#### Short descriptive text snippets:
####################

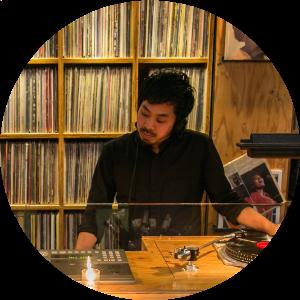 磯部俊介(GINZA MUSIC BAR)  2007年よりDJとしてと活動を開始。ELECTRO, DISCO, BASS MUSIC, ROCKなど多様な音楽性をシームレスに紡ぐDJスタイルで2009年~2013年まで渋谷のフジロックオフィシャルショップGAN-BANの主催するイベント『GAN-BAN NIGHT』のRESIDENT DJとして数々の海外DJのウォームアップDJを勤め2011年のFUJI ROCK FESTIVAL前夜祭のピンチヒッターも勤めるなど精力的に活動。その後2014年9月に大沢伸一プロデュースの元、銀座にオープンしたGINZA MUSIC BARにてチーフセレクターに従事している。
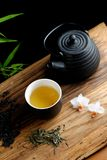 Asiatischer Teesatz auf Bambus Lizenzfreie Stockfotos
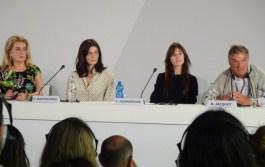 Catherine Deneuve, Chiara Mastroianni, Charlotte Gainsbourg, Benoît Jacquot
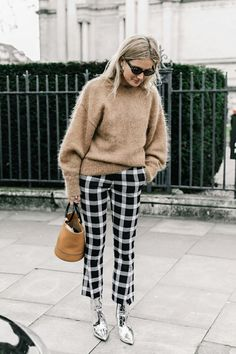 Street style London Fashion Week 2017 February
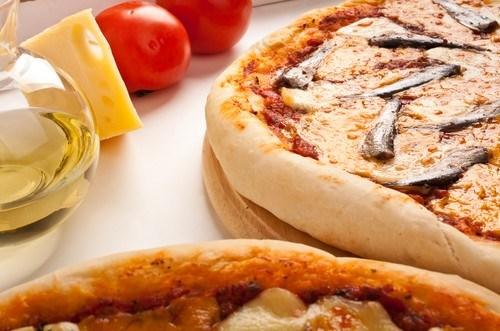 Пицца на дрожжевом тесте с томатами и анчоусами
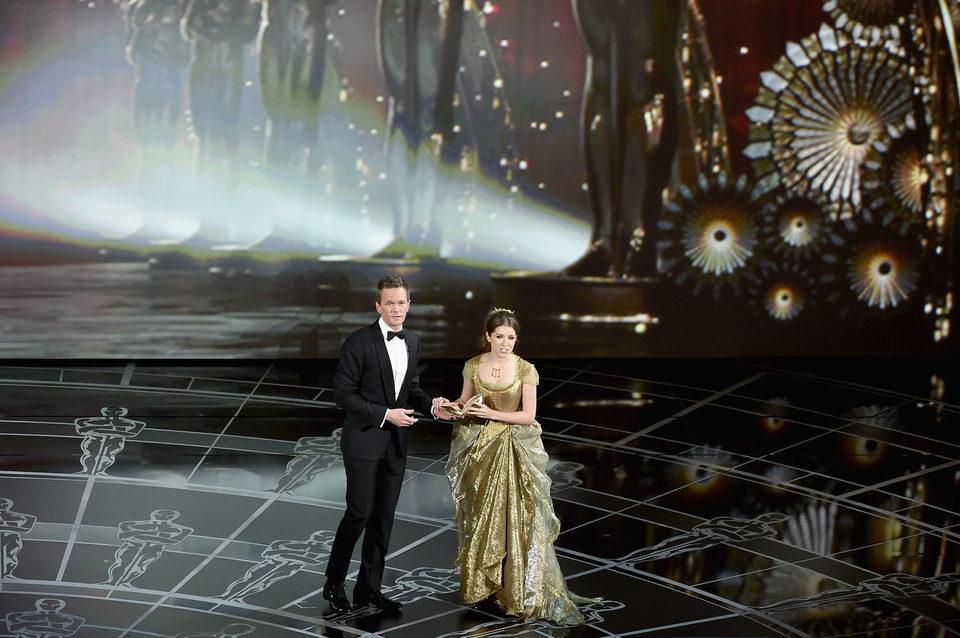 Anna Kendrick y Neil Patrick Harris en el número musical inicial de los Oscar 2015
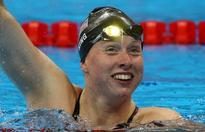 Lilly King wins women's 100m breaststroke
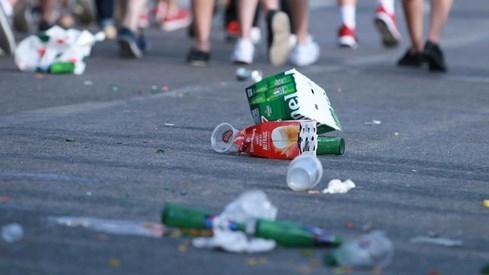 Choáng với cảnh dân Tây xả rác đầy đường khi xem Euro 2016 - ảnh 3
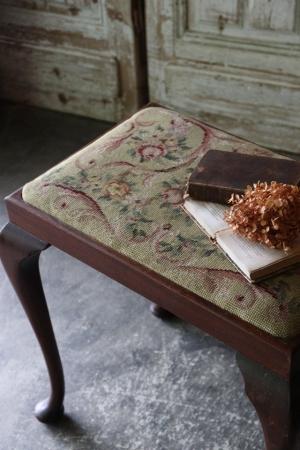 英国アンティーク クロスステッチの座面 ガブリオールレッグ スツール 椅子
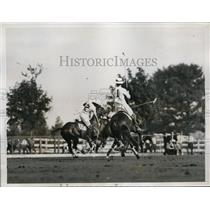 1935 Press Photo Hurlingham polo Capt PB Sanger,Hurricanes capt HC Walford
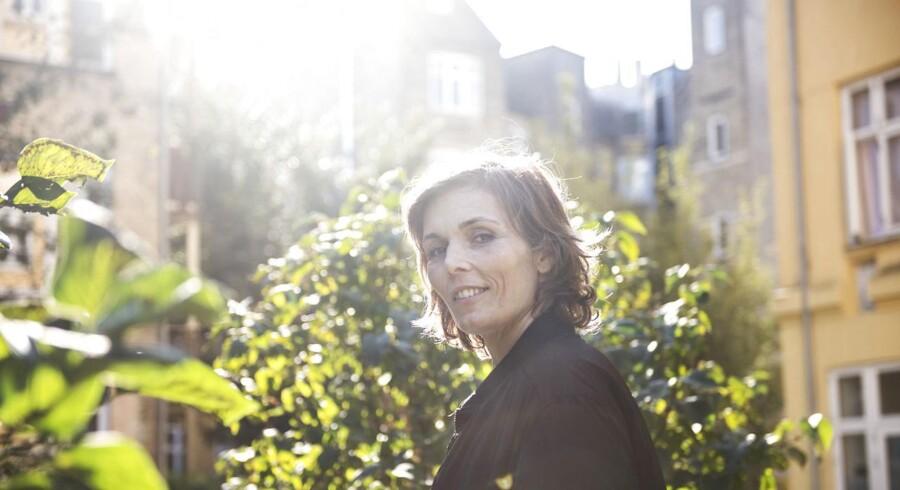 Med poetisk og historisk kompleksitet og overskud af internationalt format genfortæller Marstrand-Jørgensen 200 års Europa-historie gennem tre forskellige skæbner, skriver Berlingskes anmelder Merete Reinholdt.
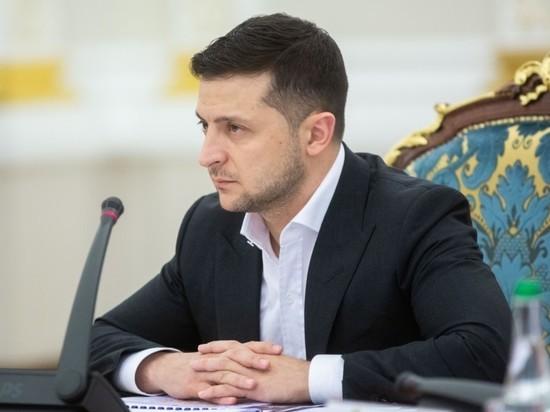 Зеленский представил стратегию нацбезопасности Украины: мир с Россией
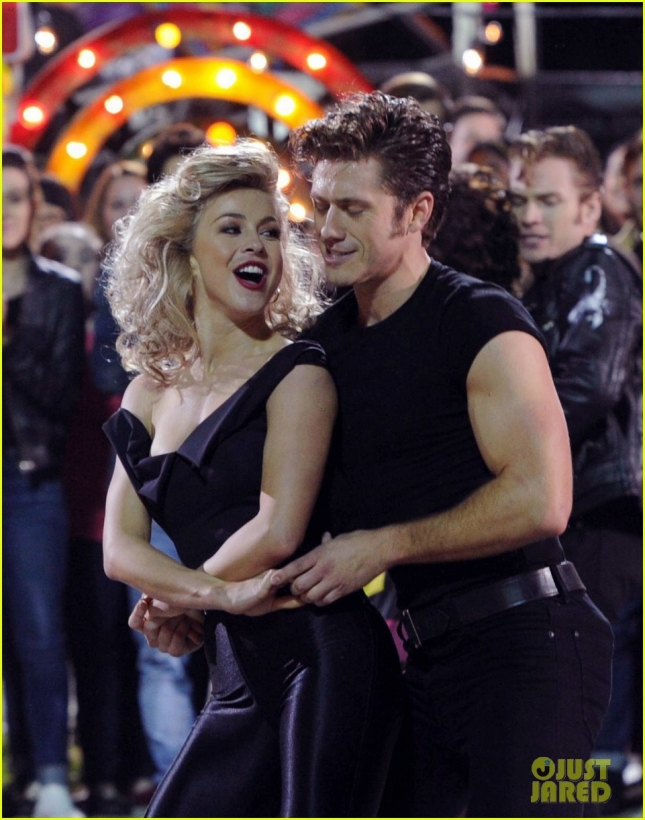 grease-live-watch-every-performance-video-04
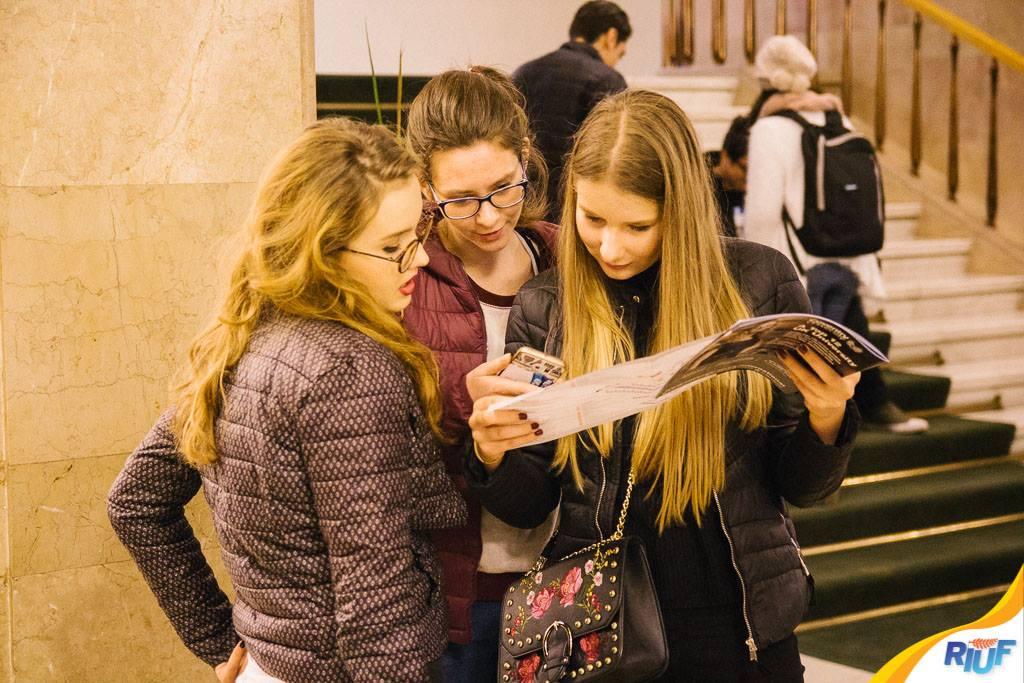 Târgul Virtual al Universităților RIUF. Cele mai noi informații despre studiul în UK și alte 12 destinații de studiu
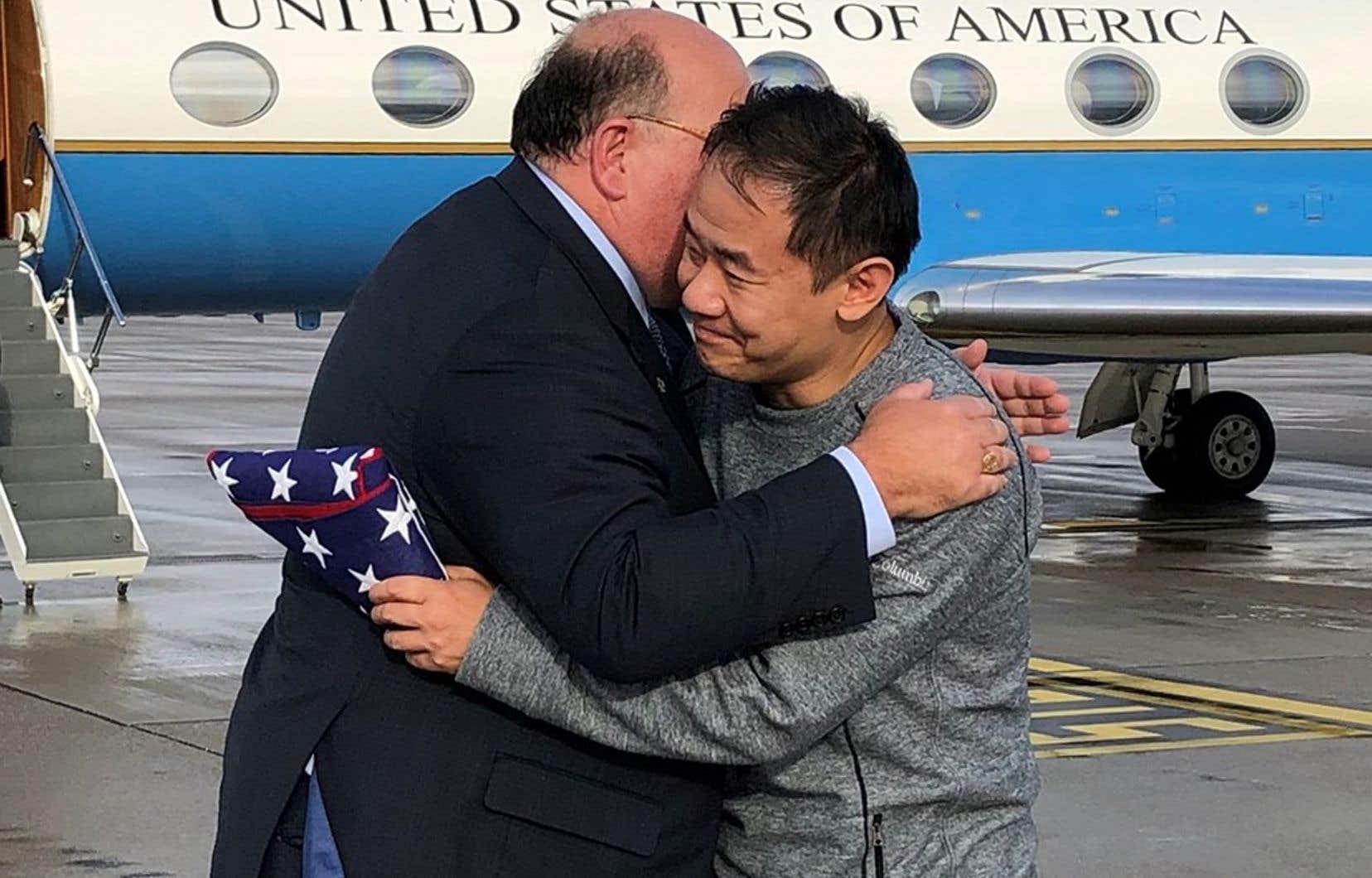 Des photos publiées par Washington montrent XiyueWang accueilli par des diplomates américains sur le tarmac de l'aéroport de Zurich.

####################

#### WORK REQUEST:
Return only the lines running from the start of the entries above to the line that contains "Asiatischer Teesatz auf", inclusive, and omit every picture.

#### PROBLEM SOLUTION:
 磯部俊介(GINZA MUSIC BAR)  2007年よりDJとしてと活動を開始。ELECTRO, DISCO, BASS MUSIC, ROCKなど多様な音楽性をシームレスに紡ぐDJスタイルで2009年~2013年まで渋谷のフジロックオフィシャルショップGAN-BANの主催するイベント『GAN-BAN NIGHT』のRESIDENT DJとして数々の海外DJのウォームアップDJを勤め2011年のFUJI ROCK FESTIVAL前夜祭のピンチヒッターも勤めるなど精力的に活動。その後2014年9月に大沢伸一プロデュースの元、銀座にオープンしたGINZA MUSIC BARにてチーフセレクターに従事している。
 Asiatischer Teesatz auf Bambus Lizenzfreie Stockfotos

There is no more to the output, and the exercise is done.